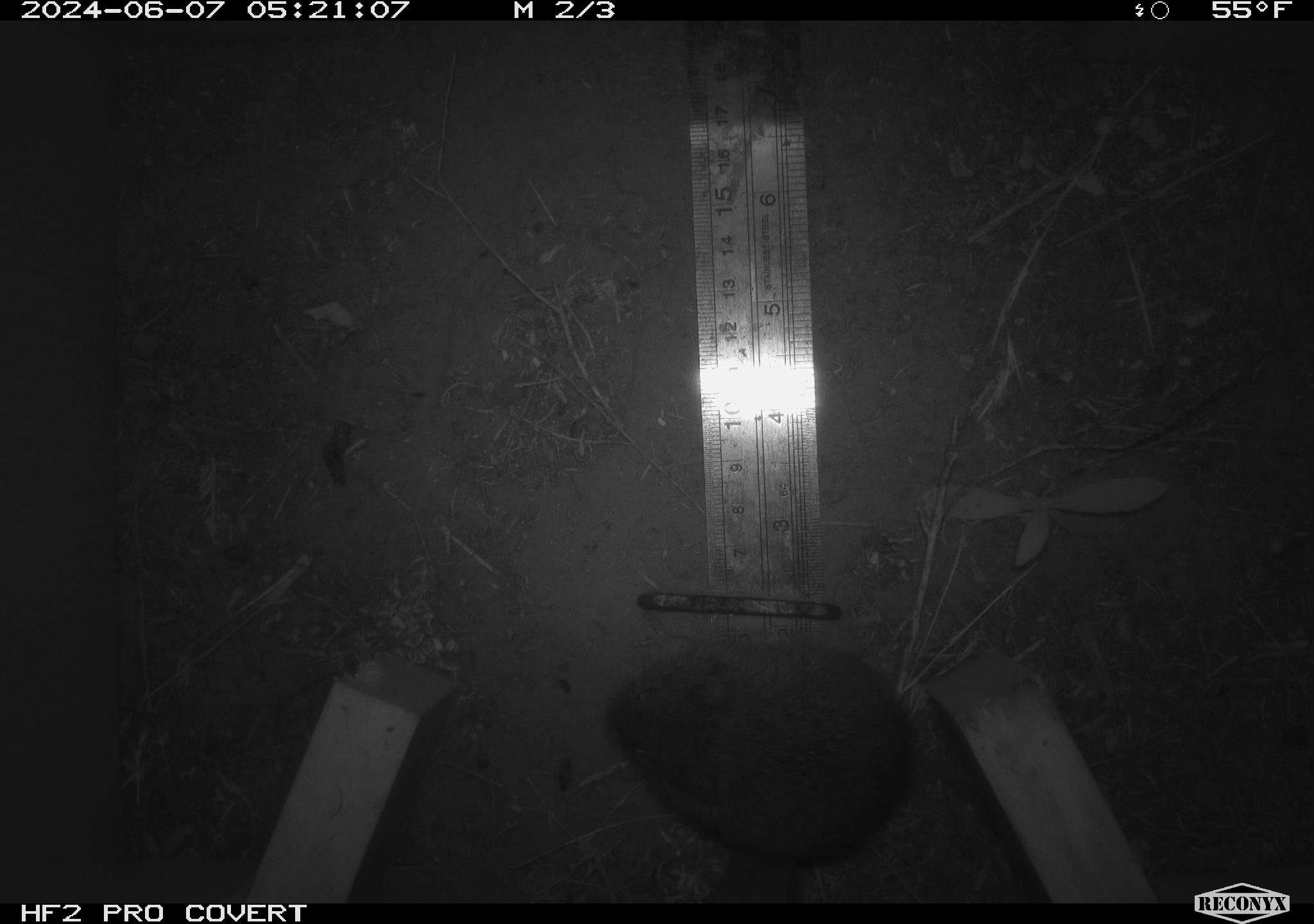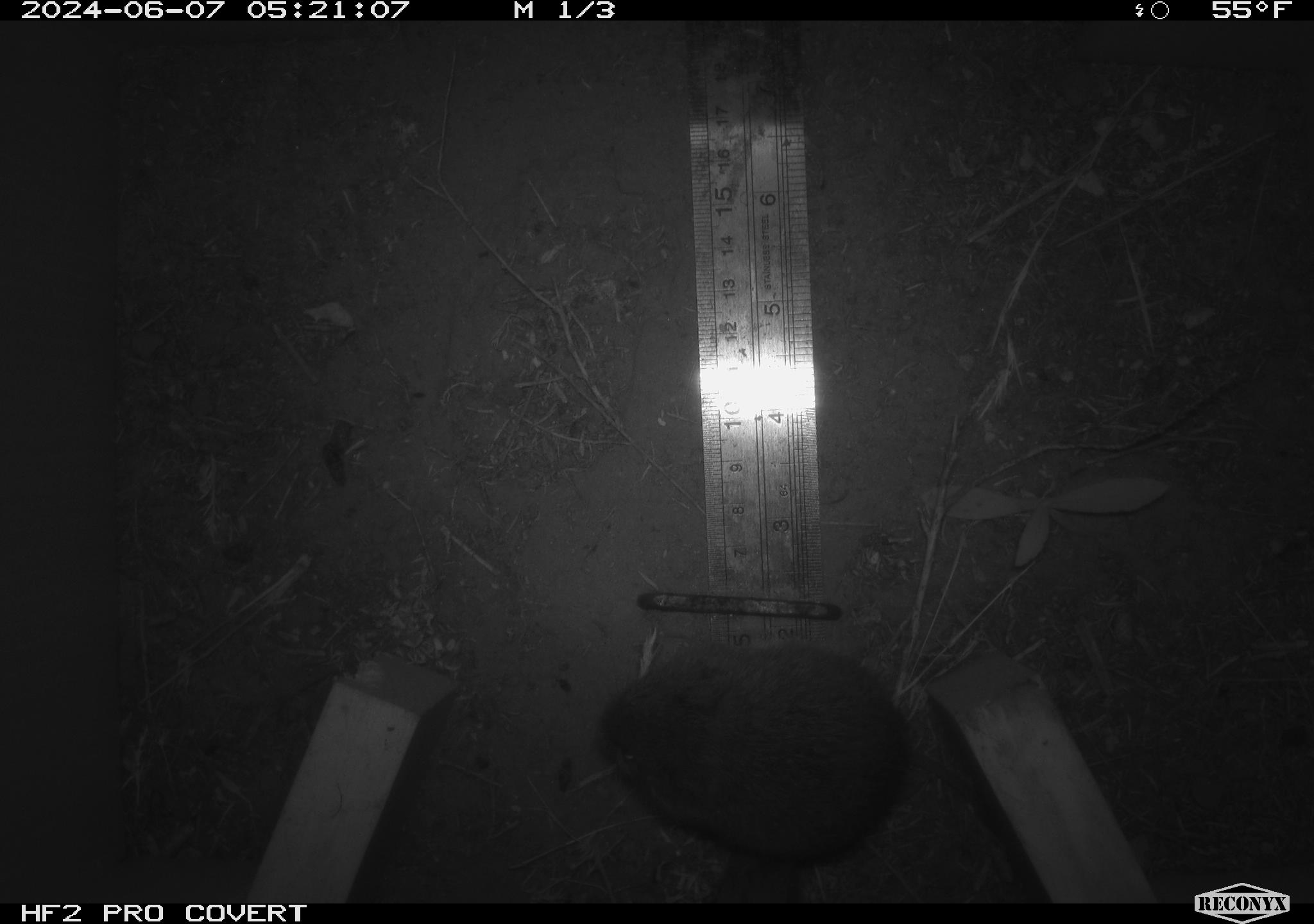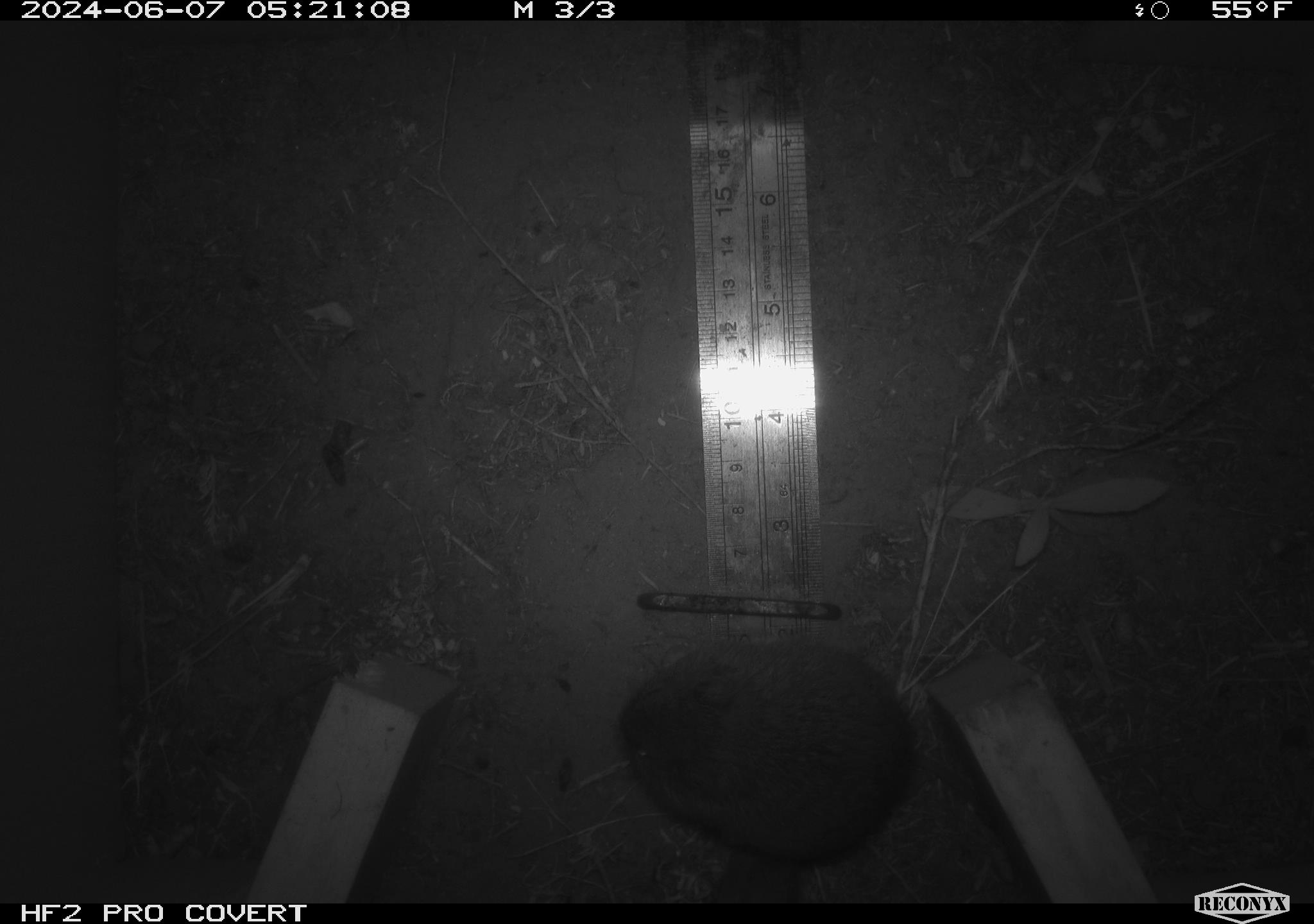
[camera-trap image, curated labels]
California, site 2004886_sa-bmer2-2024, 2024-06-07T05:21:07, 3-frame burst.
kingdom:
+ + + + + + +
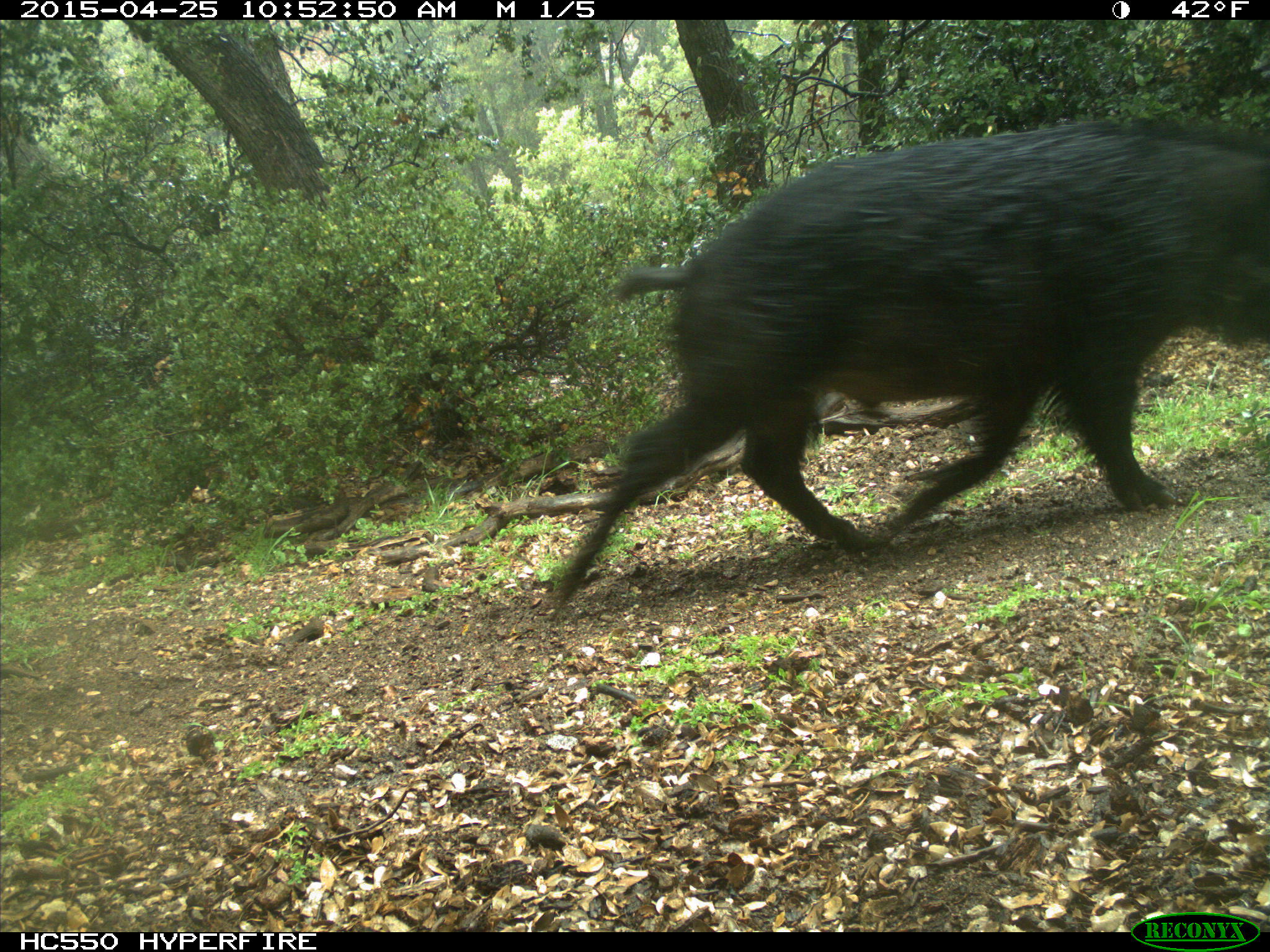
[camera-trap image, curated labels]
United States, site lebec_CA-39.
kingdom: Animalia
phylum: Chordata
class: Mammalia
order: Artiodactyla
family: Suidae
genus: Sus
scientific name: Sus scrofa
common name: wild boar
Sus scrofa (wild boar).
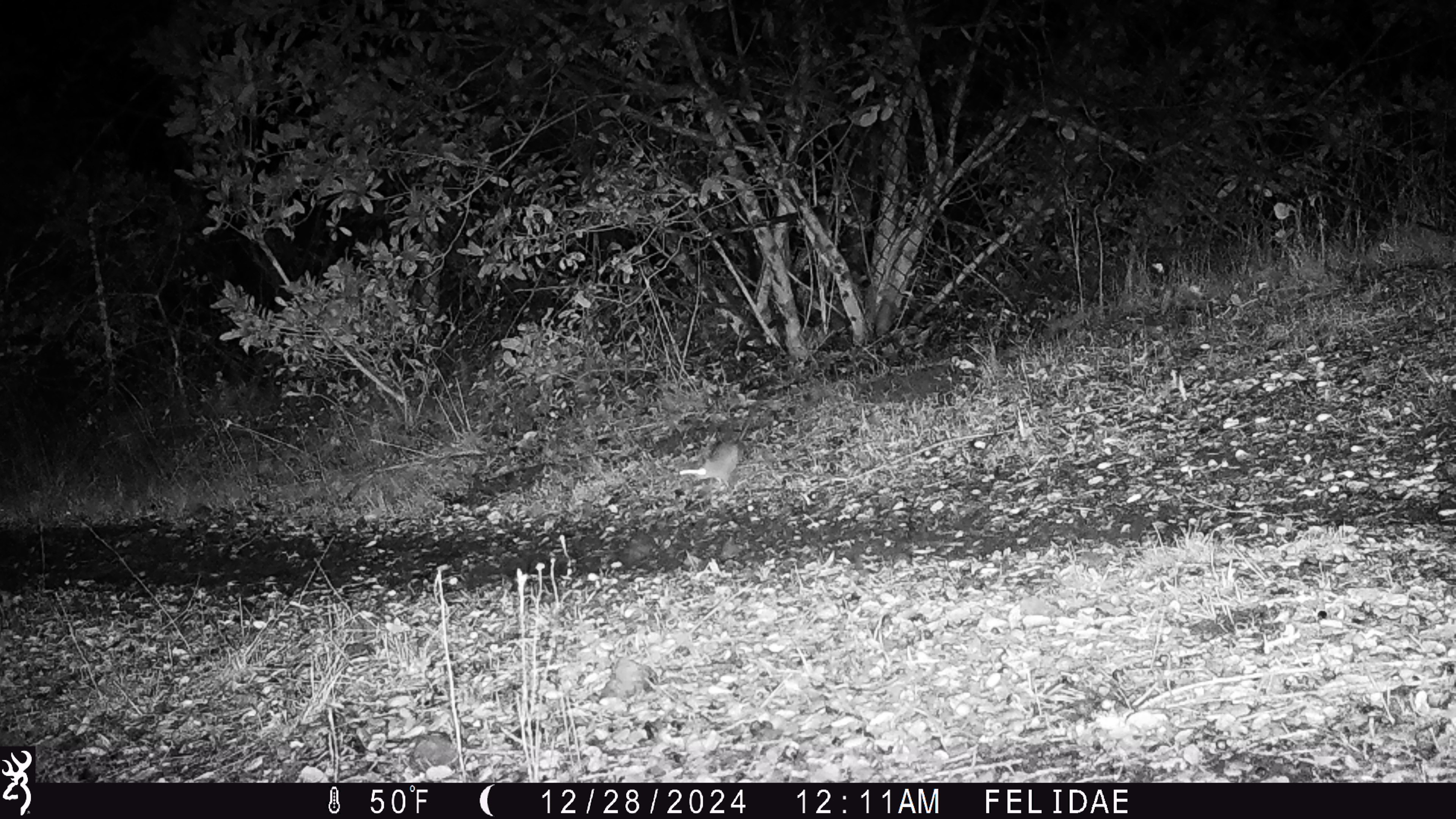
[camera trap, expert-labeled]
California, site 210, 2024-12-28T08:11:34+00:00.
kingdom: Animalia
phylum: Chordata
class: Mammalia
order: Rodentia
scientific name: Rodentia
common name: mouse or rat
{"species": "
+ + + + + + +
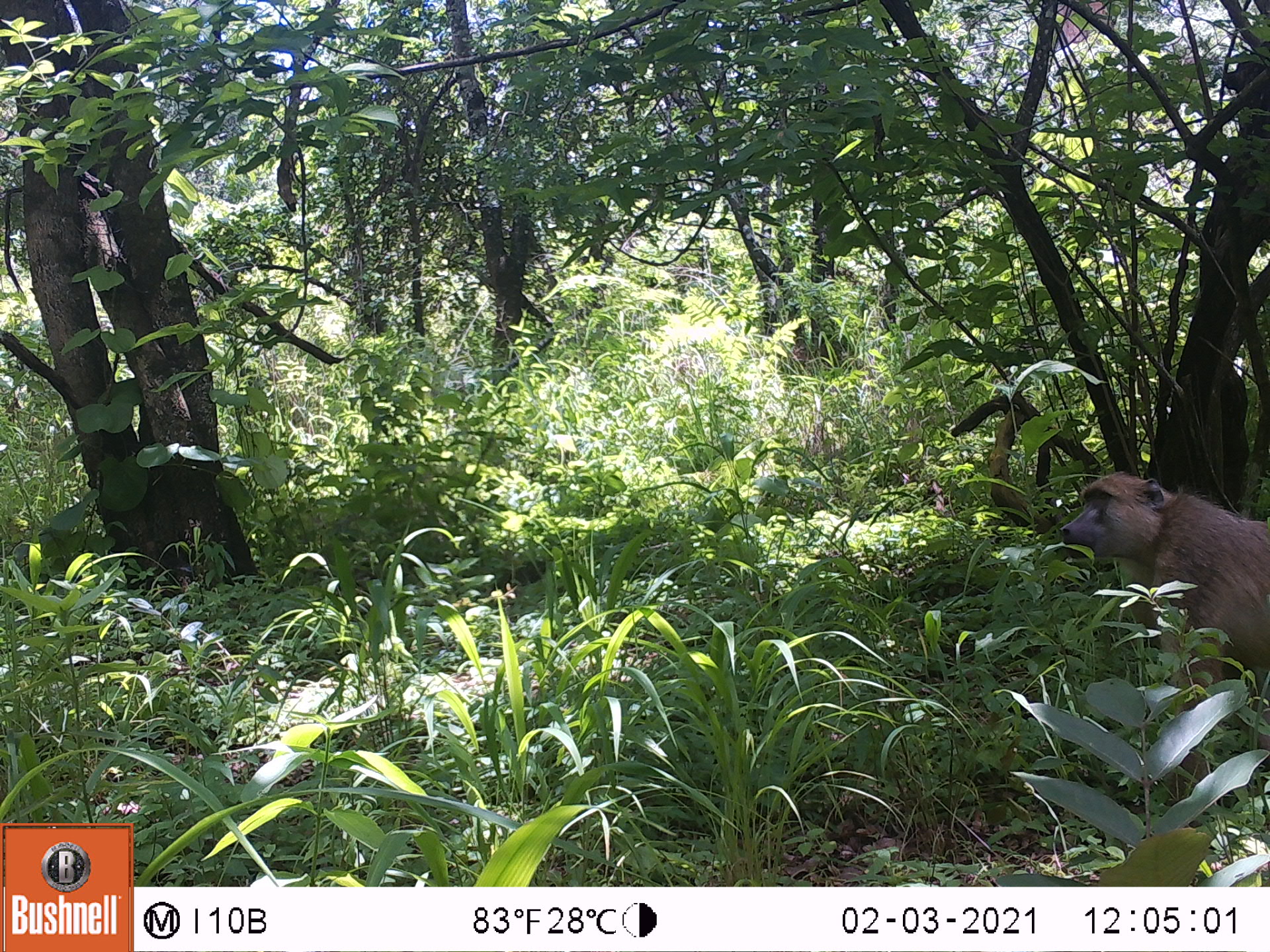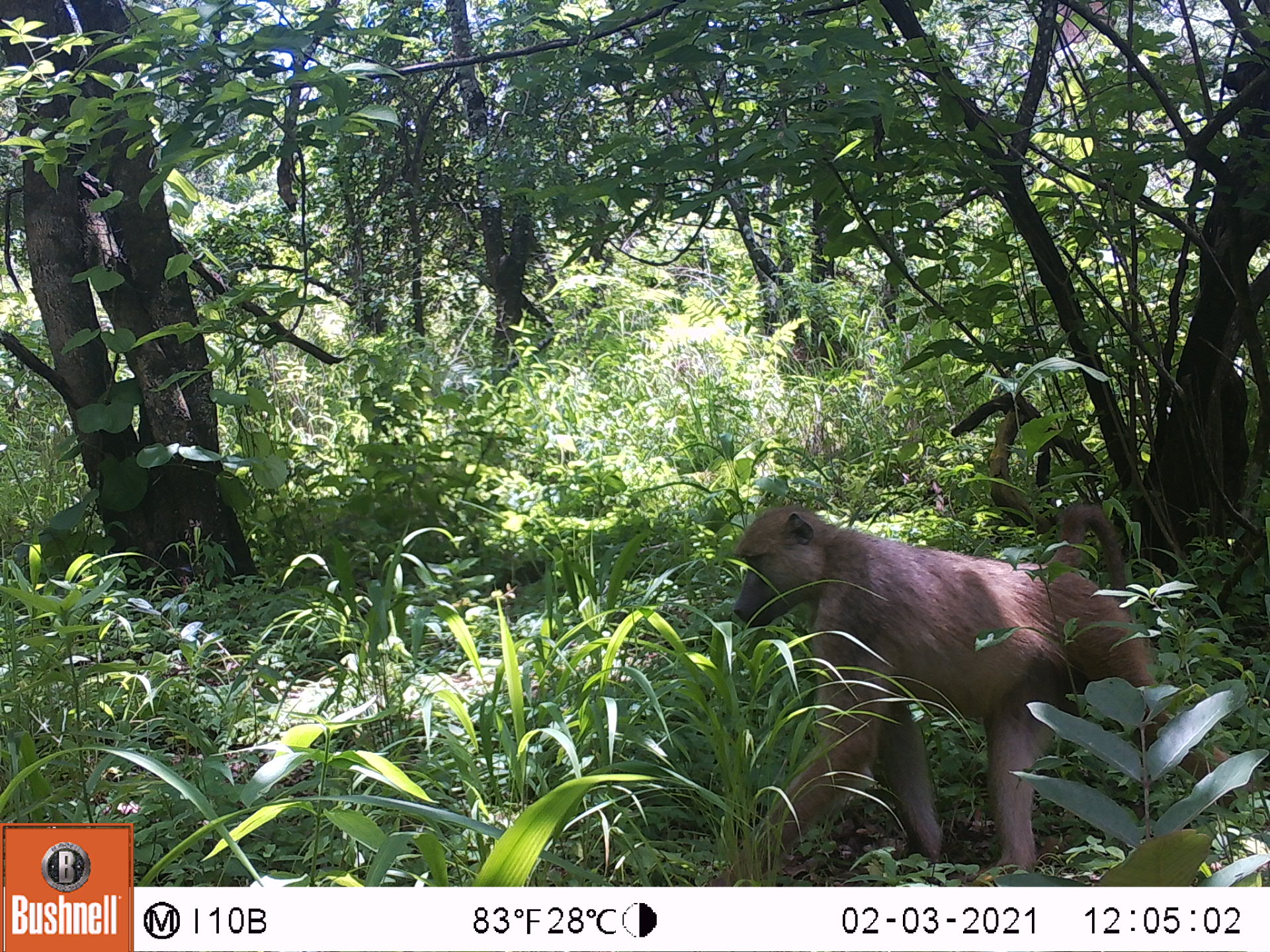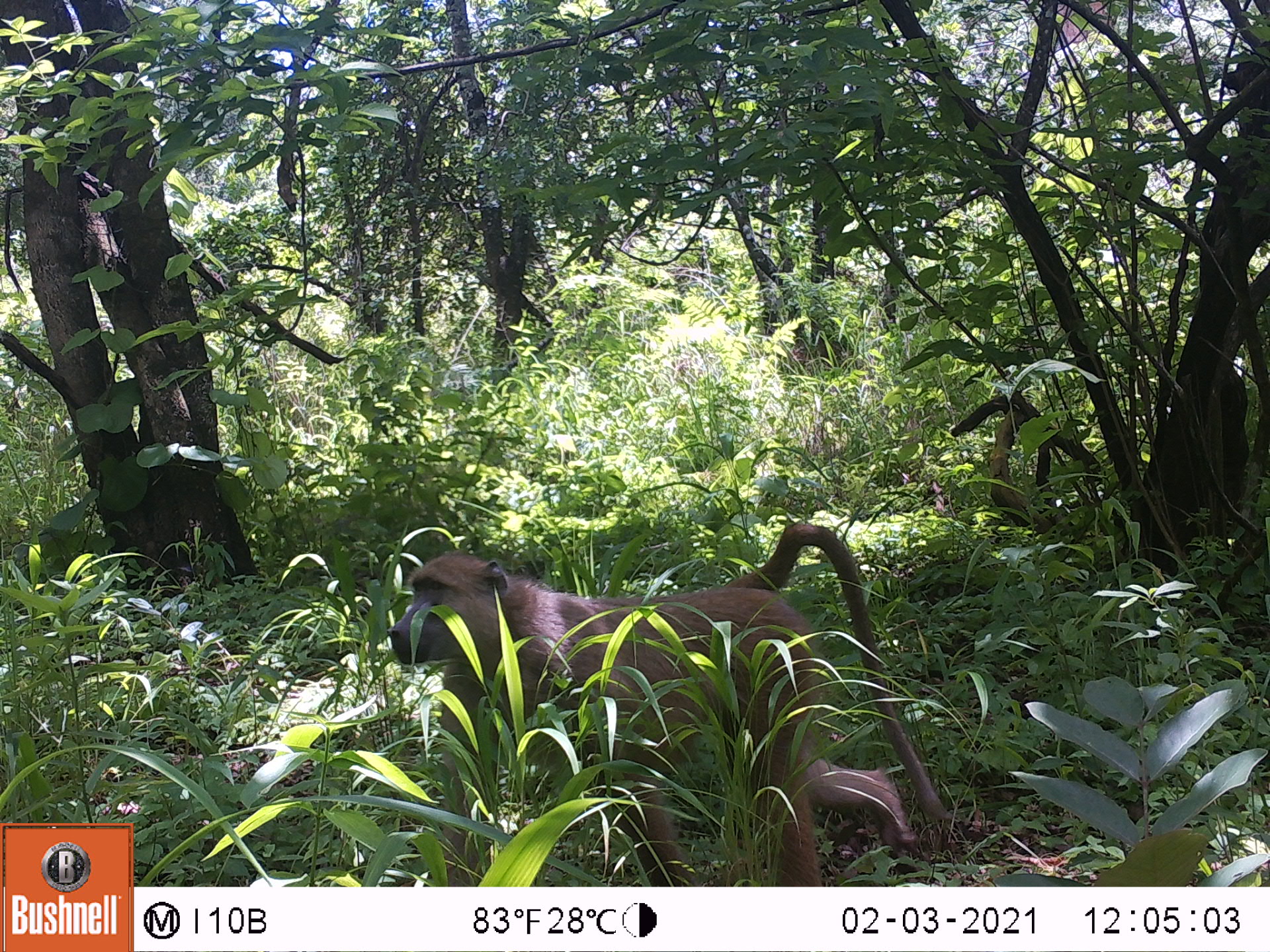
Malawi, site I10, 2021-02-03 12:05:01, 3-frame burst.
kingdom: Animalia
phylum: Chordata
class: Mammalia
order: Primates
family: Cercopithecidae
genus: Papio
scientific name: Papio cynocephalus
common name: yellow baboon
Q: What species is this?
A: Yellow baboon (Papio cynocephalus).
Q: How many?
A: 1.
+ + + + + + +
* _Assignment_:
Bring together each line above where the string "site" turns up.

* _Your response_:
California, site 2004886_sa-bmer2-2024, 2024-06-07T05:21:07, 3-frame burst.
United States, site lebec_CA-39.
California, site 210, 2024-12-28T08:11:34+00:00.
Malawi, site I10, 2021-02-03 12:05:01, 3-frame burst.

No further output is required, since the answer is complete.